Data pulled from a collection:

◆ ◆ ◆ ◆ ◆

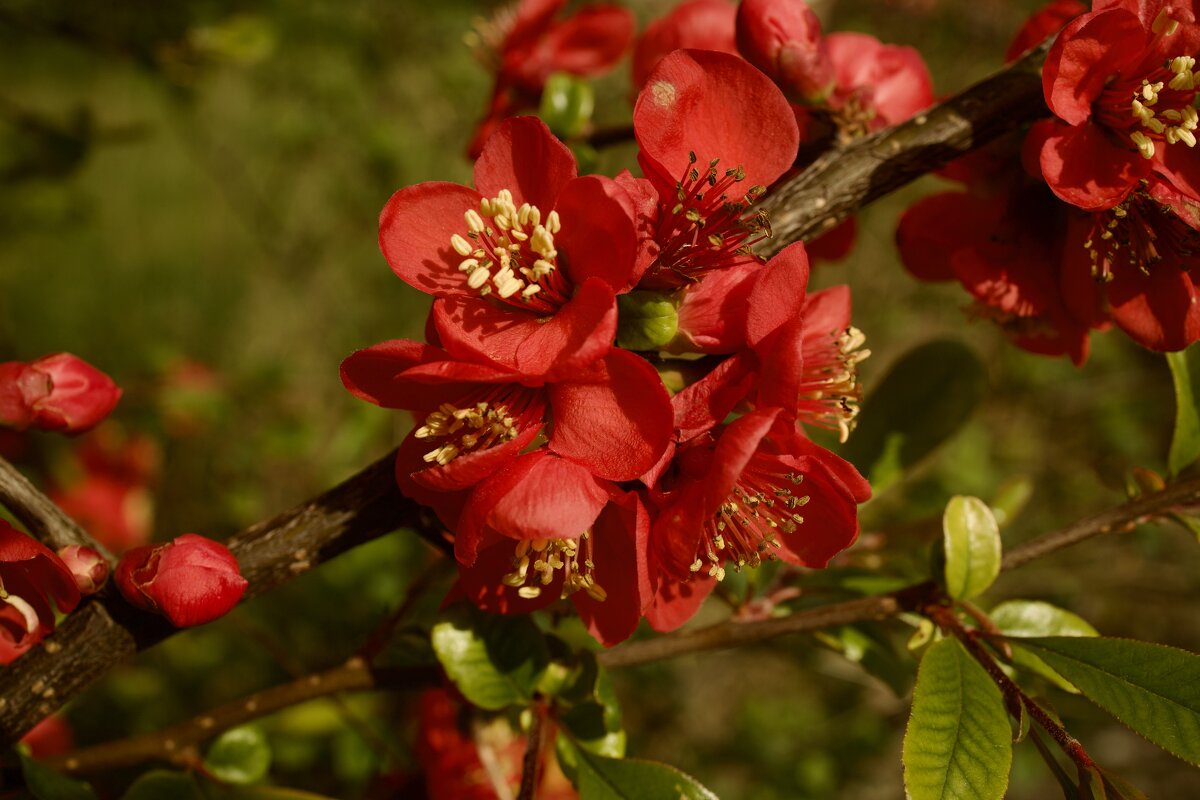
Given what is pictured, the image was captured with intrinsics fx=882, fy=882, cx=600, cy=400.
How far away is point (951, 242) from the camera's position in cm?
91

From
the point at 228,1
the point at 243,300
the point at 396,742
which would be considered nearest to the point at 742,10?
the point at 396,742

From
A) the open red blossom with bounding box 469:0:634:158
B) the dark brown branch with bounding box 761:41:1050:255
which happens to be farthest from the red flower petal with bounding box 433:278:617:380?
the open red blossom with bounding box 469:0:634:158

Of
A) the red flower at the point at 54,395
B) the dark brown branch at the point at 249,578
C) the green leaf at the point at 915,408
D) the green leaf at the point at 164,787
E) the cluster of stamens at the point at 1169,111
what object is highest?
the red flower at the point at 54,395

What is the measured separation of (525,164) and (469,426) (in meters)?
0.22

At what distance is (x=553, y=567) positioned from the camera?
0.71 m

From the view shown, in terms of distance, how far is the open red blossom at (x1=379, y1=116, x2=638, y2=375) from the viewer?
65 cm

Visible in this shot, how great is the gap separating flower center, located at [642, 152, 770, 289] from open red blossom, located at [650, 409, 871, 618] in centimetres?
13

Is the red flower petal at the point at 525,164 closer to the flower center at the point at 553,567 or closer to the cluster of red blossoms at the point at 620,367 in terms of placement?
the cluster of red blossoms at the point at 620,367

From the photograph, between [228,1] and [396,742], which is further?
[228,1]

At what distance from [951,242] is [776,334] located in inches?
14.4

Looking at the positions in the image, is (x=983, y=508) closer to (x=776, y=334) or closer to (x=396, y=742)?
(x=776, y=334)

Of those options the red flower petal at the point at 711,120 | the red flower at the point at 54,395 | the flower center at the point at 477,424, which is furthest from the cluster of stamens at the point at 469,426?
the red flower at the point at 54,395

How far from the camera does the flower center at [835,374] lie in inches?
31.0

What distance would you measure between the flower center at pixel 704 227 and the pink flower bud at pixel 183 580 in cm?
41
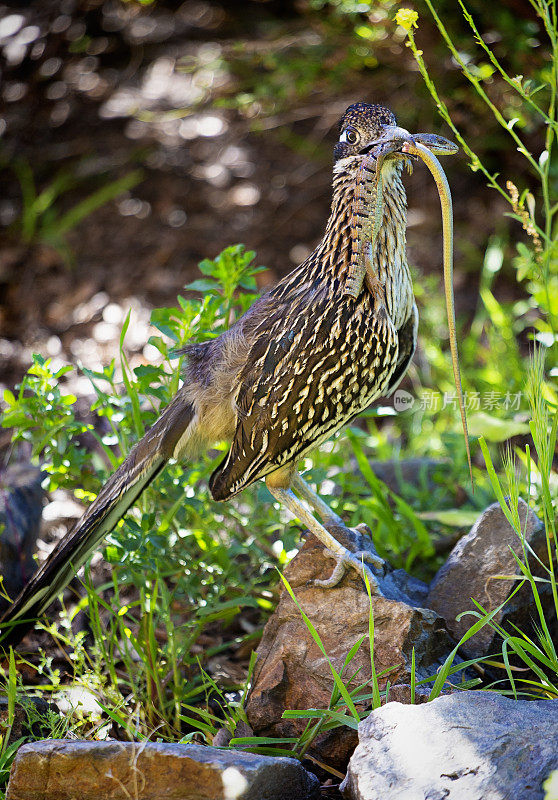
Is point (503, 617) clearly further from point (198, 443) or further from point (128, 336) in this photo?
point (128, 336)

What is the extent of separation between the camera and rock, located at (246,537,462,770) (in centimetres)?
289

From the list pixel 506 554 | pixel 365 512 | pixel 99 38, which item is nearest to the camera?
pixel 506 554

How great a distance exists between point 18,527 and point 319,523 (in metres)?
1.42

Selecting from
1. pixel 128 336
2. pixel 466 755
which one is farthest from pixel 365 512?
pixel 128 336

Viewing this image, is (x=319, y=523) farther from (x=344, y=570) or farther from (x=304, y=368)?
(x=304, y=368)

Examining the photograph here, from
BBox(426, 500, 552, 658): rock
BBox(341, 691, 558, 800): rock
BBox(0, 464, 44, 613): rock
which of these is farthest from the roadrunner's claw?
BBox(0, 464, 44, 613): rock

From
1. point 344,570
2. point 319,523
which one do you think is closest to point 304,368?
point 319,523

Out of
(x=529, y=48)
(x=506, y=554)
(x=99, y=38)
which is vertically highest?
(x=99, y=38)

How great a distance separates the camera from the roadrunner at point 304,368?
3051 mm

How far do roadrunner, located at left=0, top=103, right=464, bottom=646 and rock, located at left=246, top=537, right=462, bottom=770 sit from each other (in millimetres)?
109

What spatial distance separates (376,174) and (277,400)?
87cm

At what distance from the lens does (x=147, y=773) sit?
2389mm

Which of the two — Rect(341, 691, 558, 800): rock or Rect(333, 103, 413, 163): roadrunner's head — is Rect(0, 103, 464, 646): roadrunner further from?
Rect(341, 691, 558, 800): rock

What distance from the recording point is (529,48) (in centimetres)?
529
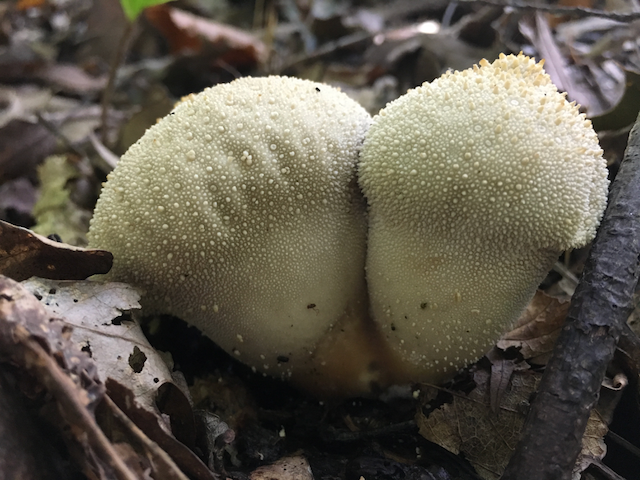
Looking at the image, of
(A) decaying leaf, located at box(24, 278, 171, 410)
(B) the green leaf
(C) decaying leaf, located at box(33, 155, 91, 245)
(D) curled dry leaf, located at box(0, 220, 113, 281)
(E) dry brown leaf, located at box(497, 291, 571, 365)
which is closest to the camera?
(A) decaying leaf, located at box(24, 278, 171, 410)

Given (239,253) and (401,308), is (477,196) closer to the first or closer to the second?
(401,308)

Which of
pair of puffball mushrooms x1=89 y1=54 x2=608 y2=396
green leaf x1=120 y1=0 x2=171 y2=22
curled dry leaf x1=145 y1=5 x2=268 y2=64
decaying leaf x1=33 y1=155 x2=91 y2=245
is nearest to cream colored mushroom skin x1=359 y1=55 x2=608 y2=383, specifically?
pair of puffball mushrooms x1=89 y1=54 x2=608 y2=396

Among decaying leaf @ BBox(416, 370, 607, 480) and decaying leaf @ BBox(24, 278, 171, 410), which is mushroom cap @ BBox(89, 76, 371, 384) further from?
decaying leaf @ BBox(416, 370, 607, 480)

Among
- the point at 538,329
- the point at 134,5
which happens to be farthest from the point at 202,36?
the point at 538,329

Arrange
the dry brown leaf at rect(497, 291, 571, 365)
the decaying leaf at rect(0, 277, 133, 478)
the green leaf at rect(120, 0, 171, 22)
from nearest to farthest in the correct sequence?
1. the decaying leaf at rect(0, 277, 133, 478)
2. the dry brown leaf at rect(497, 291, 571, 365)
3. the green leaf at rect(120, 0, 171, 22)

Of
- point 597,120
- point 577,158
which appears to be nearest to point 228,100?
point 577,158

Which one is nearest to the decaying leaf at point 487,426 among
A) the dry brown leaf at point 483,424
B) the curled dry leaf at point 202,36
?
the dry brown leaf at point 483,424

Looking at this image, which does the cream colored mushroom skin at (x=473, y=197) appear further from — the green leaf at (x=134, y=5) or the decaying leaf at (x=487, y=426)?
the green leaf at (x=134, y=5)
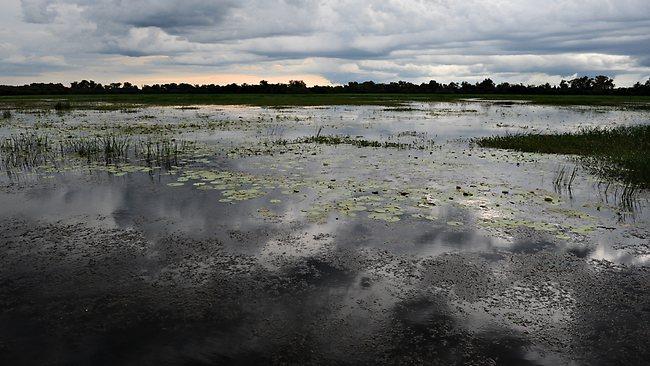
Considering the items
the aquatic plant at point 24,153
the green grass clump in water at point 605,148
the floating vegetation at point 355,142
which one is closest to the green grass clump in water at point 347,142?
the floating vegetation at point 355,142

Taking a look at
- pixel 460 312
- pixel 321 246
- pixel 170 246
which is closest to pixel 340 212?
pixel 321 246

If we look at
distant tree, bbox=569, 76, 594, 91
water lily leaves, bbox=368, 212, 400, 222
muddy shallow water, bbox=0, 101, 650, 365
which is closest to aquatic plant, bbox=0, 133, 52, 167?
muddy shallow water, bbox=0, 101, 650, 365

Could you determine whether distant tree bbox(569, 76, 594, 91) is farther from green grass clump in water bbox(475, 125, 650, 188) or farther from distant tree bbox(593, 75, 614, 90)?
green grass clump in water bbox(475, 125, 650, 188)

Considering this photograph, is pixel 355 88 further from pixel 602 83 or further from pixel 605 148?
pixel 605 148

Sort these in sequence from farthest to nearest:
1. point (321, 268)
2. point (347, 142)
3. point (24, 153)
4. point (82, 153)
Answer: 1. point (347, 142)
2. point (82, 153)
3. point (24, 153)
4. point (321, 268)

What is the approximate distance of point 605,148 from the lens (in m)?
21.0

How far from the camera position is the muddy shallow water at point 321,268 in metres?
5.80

◆ ◆ ◆ ◆ ◆

Copy word for word the stretch from the line containing "How far from the camera position" through the end of the material.

How far from the camera position is the muddy shallow water at point 321,268 in metres?
5.80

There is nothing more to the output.